Senate File 853 allows collaboration between schools and government agencies to provide services to K-12 students who are “experiencing or at risk of an emotional disturbance or mental illness, or who pose an articulable and significant threat to the health and safety of any person.”
The law authorizes school districts, accredited non-public schools, charter schools and innovation zone schools to create these teams. It comes over a year after a shooting at Perry Middle and High School that killed a sixth-grade student and a principal and injured six others. The gunman, a 17-year-old student, killed himself.

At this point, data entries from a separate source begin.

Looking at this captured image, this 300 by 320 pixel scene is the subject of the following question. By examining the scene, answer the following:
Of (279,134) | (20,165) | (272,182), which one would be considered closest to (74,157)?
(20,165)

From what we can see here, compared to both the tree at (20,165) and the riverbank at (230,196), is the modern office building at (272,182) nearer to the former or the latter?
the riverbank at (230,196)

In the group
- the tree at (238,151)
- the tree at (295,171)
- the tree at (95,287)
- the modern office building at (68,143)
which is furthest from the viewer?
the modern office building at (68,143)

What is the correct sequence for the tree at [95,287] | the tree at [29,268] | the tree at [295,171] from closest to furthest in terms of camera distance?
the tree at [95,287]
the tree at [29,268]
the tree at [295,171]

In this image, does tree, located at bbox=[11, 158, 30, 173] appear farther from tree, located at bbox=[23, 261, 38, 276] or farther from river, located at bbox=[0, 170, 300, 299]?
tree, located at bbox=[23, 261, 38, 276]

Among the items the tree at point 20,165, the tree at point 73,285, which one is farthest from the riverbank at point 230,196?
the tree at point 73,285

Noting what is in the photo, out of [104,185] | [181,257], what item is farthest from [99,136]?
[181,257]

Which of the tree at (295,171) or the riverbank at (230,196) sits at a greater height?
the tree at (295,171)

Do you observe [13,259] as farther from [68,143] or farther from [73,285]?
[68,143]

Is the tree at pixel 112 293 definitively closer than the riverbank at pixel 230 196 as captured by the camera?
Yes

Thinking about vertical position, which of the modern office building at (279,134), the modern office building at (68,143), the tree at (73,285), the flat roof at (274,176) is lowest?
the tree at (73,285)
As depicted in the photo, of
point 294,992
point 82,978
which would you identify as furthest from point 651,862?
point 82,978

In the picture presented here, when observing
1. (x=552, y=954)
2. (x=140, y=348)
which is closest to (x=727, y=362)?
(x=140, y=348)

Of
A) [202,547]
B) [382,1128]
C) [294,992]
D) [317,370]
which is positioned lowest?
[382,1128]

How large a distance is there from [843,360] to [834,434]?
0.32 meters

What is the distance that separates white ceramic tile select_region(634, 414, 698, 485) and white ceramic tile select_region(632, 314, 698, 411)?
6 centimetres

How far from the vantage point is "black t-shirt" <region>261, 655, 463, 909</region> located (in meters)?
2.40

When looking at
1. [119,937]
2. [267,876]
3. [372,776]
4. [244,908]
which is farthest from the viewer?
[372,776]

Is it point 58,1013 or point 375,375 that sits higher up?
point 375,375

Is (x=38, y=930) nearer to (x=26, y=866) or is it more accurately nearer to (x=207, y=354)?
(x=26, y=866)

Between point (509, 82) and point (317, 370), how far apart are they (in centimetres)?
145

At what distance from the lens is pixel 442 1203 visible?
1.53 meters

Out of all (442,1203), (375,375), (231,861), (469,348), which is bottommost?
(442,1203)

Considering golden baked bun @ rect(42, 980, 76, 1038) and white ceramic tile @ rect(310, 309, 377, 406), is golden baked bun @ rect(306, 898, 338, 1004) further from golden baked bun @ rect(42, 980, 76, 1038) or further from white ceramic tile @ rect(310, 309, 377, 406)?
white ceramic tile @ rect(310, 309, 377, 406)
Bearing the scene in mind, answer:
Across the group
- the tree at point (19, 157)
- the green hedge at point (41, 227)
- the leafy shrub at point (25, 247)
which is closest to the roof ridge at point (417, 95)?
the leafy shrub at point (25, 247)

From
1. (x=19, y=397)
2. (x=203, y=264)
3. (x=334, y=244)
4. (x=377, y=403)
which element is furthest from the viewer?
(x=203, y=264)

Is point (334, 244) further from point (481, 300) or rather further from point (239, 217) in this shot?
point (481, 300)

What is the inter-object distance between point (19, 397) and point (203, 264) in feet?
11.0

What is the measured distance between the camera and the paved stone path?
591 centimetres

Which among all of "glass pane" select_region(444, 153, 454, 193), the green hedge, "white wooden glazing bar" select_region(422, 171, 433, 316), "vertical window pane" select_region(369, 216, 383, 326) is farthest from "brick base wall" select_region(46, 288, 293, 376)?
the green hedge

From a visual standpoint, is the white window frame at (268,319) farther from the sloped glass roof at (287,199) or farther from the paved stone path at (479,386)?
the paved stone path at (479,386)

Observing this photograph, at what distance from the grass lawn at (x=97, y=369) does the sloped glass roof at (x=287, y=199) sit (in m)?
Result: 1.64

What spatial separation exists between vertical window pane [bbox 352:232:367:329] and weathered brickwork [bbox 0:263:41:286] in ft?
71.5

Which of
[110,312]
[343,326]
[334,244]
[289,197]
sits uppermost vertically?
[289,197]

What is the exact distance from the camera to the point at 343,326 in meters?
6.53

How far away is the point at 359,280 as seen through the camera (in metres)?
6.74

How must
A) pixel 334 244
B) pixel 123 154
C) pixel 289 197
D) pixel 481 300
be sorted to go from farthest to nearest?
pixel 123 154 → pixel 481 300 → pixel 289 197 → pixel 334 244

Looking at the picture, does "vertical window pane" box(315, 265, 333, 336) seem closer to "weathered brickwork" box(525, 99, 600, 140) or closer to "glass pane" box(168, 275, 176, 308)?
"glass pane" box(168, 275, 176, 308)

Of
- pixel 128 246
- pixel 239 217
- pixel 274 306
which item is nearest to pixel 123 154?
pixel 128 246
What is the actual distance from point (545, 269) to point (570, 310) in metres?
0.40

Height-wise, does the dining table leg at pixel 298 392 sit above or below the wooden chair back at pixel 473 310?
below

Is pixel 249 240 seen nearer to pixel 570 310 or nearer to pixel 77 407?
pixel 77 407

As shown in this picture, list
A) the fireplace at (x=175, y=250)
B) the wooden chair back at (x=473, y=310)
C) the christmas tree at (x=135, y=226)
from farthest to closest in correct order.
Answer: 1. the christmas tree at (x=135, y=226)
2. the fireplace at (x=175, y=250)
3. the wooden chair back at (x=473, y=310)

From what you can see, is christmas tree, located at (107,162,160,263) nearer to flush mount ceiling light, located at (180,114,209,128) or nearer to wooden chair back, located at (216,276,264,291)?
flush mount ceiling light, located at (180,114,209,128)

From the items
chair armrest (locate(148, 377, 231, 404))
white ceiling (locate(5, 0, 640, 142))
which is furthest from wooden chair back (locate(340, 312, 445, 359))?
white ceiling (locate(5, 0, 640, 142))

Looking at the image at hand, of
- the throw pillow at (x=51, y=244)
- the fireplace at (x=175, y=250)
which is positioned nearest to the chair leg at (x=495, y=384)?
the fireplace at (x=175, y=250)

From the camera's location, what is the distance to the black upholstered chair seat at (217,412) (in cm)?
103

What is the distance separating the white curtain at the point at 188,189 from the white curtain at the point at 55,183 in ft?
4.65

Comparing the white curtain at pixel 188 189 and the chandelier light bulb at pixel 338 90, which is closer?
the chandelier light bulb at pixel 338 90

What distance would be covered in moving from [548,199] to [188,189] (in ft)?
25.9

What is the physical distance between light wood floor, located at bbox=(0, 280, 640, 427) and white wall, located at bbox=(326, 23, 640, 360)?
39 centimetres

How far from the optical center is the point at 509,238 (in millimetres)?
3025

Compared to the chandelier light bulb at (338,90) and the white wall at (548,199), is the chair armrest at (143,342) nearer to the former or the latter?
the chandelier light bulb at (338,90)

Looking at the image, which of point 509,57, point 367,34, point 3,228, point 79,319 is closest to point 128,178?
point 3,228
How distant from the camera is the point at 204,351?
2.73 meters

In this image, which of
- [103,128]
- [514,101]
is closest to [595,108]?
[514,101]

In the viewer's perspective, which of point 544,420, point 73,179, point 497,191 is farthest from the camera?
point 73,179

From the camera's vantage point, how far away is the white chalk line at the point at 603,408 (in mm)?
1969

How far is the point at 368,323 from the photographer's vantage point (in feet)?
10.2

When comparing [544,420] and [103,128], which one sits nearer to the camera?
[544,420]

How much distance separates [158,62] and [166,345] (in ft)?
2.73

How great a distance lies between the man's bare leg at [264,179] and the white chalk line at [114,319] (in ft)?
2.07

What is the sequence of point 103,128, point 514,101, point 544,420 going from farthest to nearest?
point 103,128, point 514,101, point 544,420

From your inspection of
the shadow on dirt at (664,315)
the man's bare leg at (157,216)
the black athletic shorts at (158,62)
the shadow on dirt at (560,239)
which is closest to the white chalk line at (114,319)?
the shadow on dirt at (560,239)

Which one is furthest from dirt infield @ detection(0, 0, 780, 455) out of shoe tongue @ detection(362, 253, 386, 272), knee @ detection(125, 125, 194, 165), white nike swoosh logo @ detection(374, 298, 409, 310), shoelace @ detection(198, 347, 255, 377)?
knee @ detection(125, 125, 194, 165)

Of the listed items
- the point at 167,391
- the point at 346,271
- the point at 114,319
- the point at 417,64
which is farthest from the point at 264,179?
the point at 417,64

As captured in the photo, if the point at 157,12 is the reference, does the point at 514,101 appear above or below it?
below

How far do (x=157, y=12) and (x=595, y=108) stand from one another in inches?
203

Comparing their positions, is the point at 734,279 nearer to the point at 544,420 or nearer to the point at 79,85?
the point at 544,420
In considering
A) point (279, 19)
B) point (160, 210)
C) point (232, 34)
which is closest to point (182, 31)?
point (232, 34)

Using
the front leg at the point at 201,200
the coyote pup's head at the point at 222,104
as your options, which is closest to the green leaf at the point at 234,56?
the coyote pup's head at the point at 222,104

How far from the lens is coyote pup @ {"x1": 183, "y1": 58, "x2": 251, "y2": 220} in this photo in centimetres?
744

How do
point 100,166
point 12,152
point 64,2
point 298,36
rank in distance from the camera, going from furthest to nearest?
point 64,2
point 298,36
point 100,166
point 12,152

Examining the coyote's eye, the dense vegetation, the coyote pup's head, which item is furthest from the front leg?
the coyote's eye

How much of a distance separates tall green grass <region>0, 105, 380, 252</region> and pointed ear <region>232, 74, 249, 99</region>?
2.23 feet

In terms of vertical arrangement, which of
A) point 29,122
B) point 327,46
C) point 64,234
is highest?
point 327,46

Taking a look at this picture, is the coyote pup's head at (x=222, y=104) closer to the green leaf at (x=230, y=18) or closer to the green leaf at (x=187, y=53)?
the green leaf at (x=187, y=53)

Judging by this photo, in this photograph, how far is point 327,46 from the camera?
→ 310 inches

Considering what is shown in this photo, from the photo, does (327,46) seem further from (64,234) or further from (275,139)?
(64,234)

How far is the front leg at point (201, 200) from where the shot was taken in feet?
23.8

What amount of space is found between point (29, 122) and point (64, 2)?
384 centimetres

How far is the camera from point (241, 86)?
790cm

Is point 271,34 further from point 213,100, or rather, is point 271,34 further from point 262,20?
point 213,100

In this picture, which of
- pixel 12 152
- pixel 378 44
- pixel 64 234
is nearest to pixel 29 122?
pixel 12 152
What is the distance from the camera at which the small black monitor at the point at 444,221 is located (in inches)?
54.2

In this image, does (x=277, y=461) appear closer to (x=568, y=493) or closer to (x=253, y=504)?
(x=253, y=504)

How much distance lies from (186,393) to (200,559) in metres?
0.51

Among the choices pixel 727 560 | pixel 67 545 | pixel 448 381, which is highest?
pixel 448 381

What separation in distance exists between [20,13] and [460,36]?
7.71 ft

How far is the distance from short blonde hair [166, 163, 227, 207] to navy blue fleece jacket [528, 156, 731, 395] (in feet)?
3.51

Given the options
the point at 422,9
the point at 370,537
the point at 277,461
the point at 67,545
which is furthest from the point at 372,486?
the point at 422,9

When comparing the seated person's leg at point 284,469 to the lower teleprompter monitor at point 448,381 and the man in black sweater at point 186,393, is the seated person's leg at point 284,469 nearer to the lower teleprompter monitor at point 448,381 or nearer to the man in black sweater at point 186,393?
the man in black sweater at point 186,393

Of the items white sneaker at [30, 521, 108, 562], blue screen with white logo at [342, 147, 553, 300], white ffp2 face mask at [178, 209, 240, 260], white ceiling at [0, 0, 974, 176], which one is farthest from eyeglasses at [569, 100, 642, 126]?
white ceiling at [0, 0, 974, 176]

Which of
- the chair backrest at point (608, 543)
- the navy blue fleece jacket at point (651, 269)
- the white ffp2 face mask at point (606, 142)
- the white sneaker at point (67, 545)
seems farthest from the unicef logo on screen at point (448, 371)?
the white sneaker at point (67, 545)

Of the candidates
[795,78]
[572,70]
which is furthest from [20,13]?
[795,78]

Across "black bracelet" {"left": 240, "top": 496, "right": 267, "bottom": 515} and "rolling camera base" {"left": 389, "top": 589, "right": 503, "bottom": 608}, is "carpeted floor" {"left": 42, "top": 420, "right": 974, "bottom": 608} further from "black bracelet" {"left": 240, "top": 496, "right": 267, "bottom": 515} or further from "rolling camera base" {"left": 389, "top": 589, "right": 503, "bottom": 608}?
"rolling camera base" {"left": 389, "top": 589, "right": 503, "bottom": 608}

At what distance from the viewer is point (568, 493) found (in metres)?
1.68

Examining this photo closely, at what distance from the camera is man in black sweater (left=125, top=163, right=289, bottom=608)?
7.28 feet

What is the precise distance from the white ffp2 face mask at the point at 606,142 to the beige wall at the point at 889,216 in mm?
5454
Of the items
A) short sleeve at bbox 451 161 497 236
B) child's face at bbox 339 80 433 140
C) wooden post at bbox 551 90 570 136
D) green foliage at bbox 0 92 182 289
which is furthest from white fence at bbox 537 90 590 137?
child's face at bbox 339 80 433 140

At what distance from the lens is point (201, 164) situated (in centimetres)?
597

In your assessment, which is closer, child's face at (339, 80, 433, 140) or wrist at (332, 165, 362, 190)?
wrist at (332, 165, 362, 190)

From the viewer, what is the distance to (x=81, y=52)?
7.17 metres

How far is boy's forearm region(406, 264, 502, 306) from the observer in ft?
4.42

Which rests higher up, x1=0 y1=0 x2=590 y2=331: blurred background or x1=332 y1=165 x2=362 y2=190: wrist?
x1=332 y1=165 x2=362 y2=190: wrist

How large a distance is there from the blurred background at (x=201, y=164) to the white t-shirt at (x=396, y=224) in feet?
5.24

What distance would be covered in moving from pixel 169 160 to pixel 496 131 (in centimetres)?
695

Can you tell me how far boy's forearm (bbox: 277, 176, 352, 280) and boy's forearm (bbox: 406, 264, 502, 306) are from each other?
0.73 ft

Among the other bills Reynolds signed into law Tuesday were:
- Senate File 491, which prohibits drone surveillance of farms that are 40 acres or larger. The law adds to one passed last year that established a misdemeanor for flying a remotely piloted aircraft over animal feeding operations and homesteads.
- House File 295, which bars an accrediting body, like the Higher Learning Commission, from taking adverse action against a public university for complying with state law, like the one passed in 2024 that bans diversity, equity and inclusion personnel and programming at Iowa’s public universities.
- House File 440, which requires the Board of Regents, the governing board of the state’s public universities, to conduct a study establishing a policy on tuition guarantee; requires the board to make its annual, final determination on tuition and fees by April 30; and requires the universities to offer at least one three-year degree program starting in 2027.
- Senate File 150, which changes how prosecutions are handled for knowingly purchasing or possessing child sex abuse images. Previously, cases involving multiple images of the same minor were prosecuted and punished as one offense. The law will allow for cases involving multiple images of the same minor to be prosecuted as separate offenses for each image.